» **Text block**
However, since the projection may tilt during the cutting at a
hardness of 30 Hv or lower, the hardness of the wire is preferably
30 Hv or higher.
[0135] In this embodiment, the point of time when the diameters of
the cut faces of all of the stud bumps become equal to or larger
than the wire diameter is regarded as the end point of the cutting.
Generally, the stud bumps after the precut greatly vary in height,
and therefore it is difficult to verify the point of time when the
diameters of the cut faces of all of the stud bumps become equal to
or larger than the wire diameter. The suitable cutting method is
one driving the tool by 1 .mu.m to 3 .mu.m from a point where it
comes in contact with the highest bump to thereby expose all of cut
faces by the tool, but it is inefficient to verify every time the
cut face in a camera image or the like.
[0136] Hence, this embodiment employs, as an end point detecting
method, a method of sweeping a laser beam across the top surfaces
of the stud bumps 54 after the cutting through use of a detecting
apparatus including a laser emitter 61 and a detector 62, and
detecting the laser reflected off the top surfaces by the detector
62, as shown in FIG. 15A.
[0137] Then, the processing is repeated until after the detected
laser intensity reaches a predetermined level at all of the Au
projections 53 as shown in FIG. 15B. Preferably, this detecting
apparatus is placed at a rear in the traveling direction of the
cutting tool and travels in synchronism with the cutting tool. The
top surfaces (cut faces) of the stud bumps 54 are formed into
substantially mirror surfaces and thus totally reflect the laser
light and the like. In the case in which the detecting apparatus is
in synchronism with the cutting tool, all of the reflected light is
not always detected, in the strict sense, because there occurs a
delay in proportion to the traveling speed of the cutting tool, but
substantially all of them may be assumed to be detected because the
cutting speed is over 10 m/s at the highest.
[0138] In this embodiment, the detecting apparatus is driven while
the laser emitter 61 and the detector 62, which move in synchronism
with the travel of the tool and behind the tool, are measuring the
intensity of the laser light reflected off the planarized top
surfaces of the Au projections 53, so that when it detects that the
top surfaces of all of the Au projections 53 are exposed at a
height of, for example, 46 .mu.m, the cutting is finished.
[0139] Here if the cutting is insufficient, or if the diameter of
the cut face is equal to or less than the wire diameter as shown in
FIG. 15C, the laser light impinging on a point other than the cut
face reflects diffusely and is thus not detected by the detector.

» **Given material**
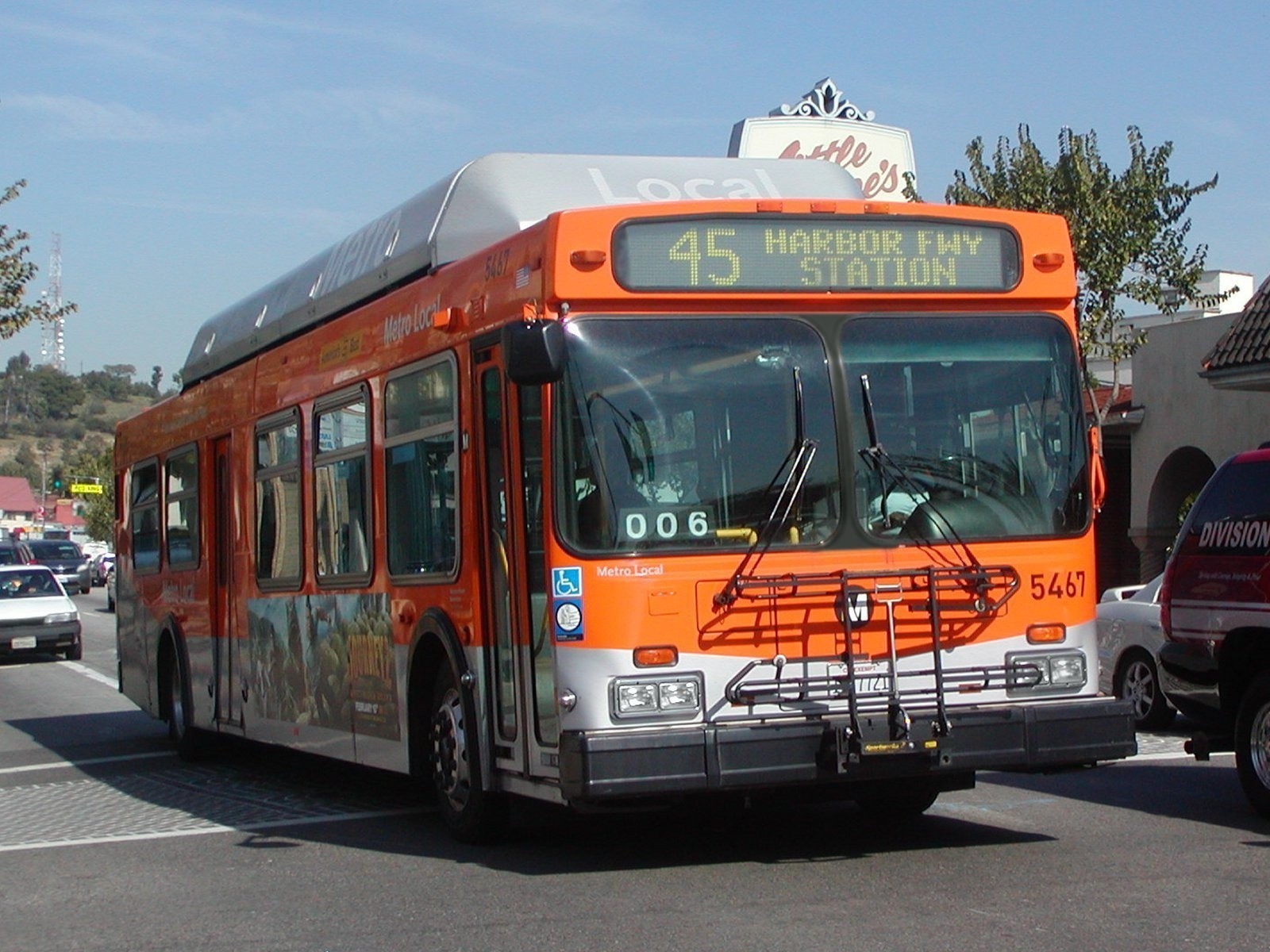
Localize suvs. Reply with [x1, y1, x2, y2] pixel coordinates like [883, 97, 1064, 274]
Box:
[1155, 437, 1270, 816]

» **Exercise instructions**
1. How would you render this sentence from the passage on cutting stud bumps in Spanish: "Preferably, this detecting apparatus is placed at a rear in the traveling direction of the cutting tool and travels in synchronism with the cutting tool."?
2. Can you extend the passage on cutting stud bumps, picking up right after its final sentence?

» **Answers to the exercise**
1. Preferiblemente, este aparato de detección se coloca en la parte trasera, en la dirección de avance de la herramienta de corte, y se desplaza en sincronía con la herramienta de corte.

2.
Therefore, as shown in FIG. 15D, the detected laser light intensity
is weaker than that from the face which has been cut to have the
same diameter as that of the bonding wire. If such a stud bump is
found even at one point, the cutting tool is automatically driven
to cut the bumps by about 1 .mu.m to about 2 .mu.m until after the
laser intensity of a certain amount or more is finally detected at
all of the bumps. This can prevent poor connection due to uncutting
or insufficient cutting as well as substantially reduce the
processing time.
[0140] Then, as shown in FIG. 14F, each semiconductor chip 55 is
cut out from the semiconductor substrate 51, and the semiconductor
chip 55 is connected to a circuit board 56, for example, by the
flip-chip method. Specifically, the stud bumps 54 with the
planarized top surfaces on the semiconductor chip 55 and electrodes
57 formed on the front face of the circuit board 56 are arranged to
oppose each other and brought into contact, and joined by pressure
and heating. Note that, in this case, it is also preferable to
planarize the electrodes 57 on the circuit board 56 by the
above-described cutting similarly to the stud bumps 54 and then
flip-chip connect them.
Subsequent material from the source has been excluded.